The file passed to makePSID describes the variables you want.

{
    "name_user": "hours",
    "varID": "V465",
    "unit": "head"
  },

There are three fields, name_user, varID, and unit. name_user is a name chosen by you. varID is one of the codes assigned by the PSID to this variable. These can be looked up in the PSID cross-year index. For example, hours above can be found in the crosswalk at Family Public Data Index 01>WORK 02>Hours and Weeks 03>annual in prior year 04>head 05>total:. Clicking on the variable info will show the the list of years and associated IDs when that variable is available. Choose any of the IDs for varID, it does not matter. PSID.jl will look up all available years for that variable in the crosswalk. You must also indicate the unit, which can be head, spouse, or family. This makes sure the variable is assigned to the correct individual.

Features

This package provides the following features:

  1. Automatically labels missing values by searching the value labels from the codebook for strings like "NA", "Inap.", or "Missing".
  2. Tries to produce consistent value labels across years for categorical variables. This is difficult because the labels in the PSID sometimes change between years. This package uses an algorithm to try to harmonize the labels when possible by removing common subsets.
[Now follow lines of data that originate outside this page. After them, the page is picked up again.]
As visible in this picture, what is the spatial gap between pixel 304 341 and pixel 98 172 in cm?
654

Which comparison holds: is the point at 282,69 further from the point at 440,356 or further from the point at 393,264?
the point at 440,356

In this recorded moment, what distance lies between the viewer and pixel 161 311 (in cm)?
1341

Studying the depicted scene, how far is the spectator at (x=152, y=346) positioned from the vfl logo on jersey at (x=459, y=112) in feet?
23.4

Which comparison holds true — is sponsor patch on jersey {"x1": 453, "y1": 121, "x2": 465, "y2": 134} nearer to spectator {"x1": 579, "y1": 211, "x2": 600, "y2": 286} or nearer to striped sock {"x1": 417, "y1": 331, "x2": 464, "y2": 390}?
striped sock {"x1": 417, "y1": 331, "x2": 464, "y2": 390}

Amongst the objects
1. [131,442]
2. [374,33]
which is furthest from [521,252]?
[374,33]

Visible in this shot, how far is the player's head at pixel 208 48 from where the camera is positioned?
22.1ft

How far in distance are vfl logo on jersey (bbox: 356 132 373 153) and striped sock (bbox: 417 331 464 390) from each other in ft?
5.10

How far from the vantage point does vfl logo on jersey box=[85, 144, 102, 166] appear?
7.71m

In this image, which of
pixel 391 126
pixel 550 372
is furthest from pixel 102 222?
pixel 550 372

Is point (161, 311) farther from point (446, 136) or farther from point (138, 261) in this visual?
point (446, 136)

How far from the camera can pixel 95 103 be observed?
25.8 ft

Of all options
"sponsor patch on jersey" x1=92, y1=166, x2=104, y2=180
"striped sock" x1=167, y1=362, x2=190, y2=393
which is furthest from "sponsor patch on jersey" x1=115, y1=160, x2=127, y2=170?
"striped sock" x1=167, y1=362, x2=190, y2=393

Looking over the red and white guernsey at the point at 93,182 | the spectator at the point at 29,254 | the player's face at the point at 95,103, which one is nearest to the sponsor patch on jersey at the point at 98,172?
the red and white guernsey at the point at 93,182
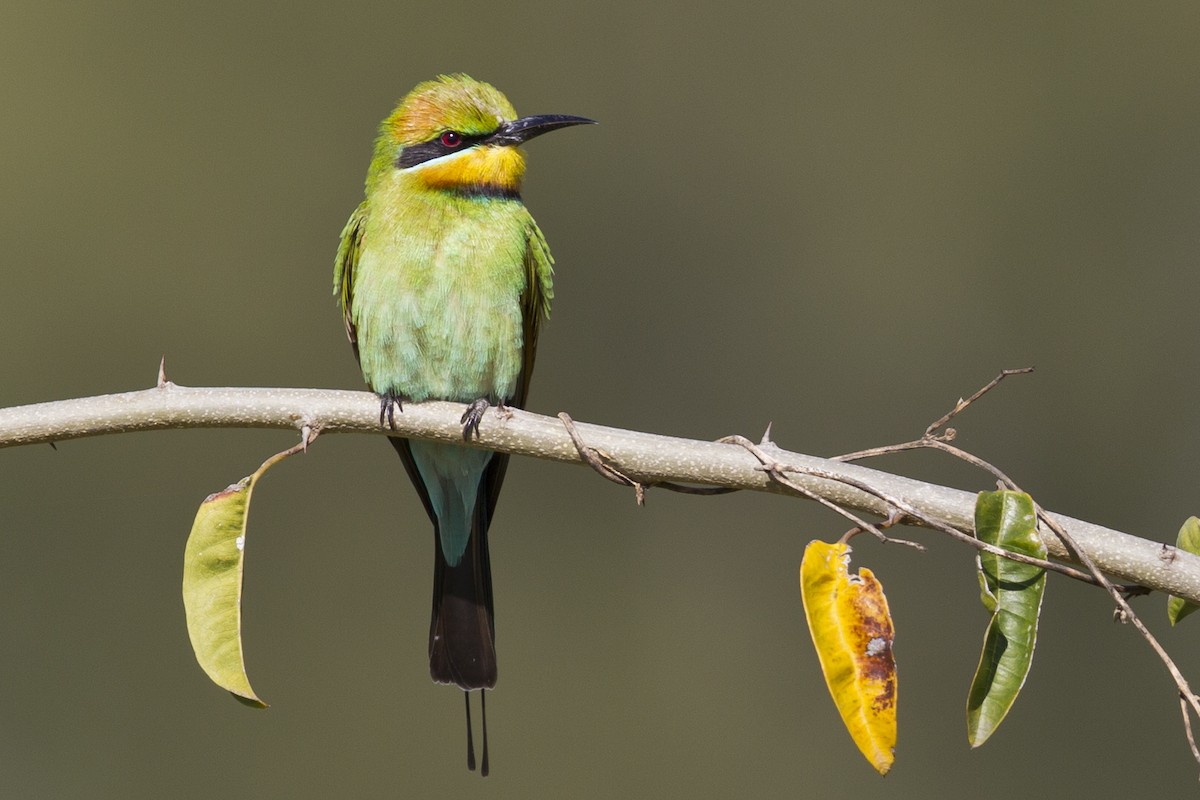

For example, in one year race is labeled as "Asian" but in the next year it is "Asian, Pacific Islander". The first is a subset of the second, so the final label will be "Asian, Pacific Islander". When this is not possible, the final label will be "A or B or C" for however many incomparable labels were found.
  3. Matches the individuals across time to produce a panel with consistent (ID, year) keys and their associated variables.
  4. Produces consistent individual or spouse variables for individuals. In the input JSON file, you must indicate whether a variable is family level, household head level, or household spouse level. The final output will have variables of the form VAR_family, VAR_ind, or VAR_spouse. When the individual is a household head, VAR_ind will come from the household head version of that variable, and VAR_spouse will come from the household spouse version. If the individual is a household spouse, it is the reverse. Both individuals will get all family level variables.
  5. It's easiest to track individuals, but this package also produces a consistent family ID by treating a family as a combination of head and spouse (if spouse exists). If you keep only household heads and drop years before 1970, (famid, year) should be an ID.

Notable Omissions

Certain variables are not in the family files. For example, the wealth data are in separate files, and there is some unique information in the individual file directly. In the future I plan to add support for these data, but you can manually add them by constructing the unique individual ID yourself as (ER30001 * 1000) + ER30002, and then joining your data on that ID with the dataset produced by PSID.jl.

Please file issues if you find a bug.

Donate your input JSON

If you've made an input JSON file containing variables useful for some topic, feel free to file an issue or make a PR to add your file to the examples.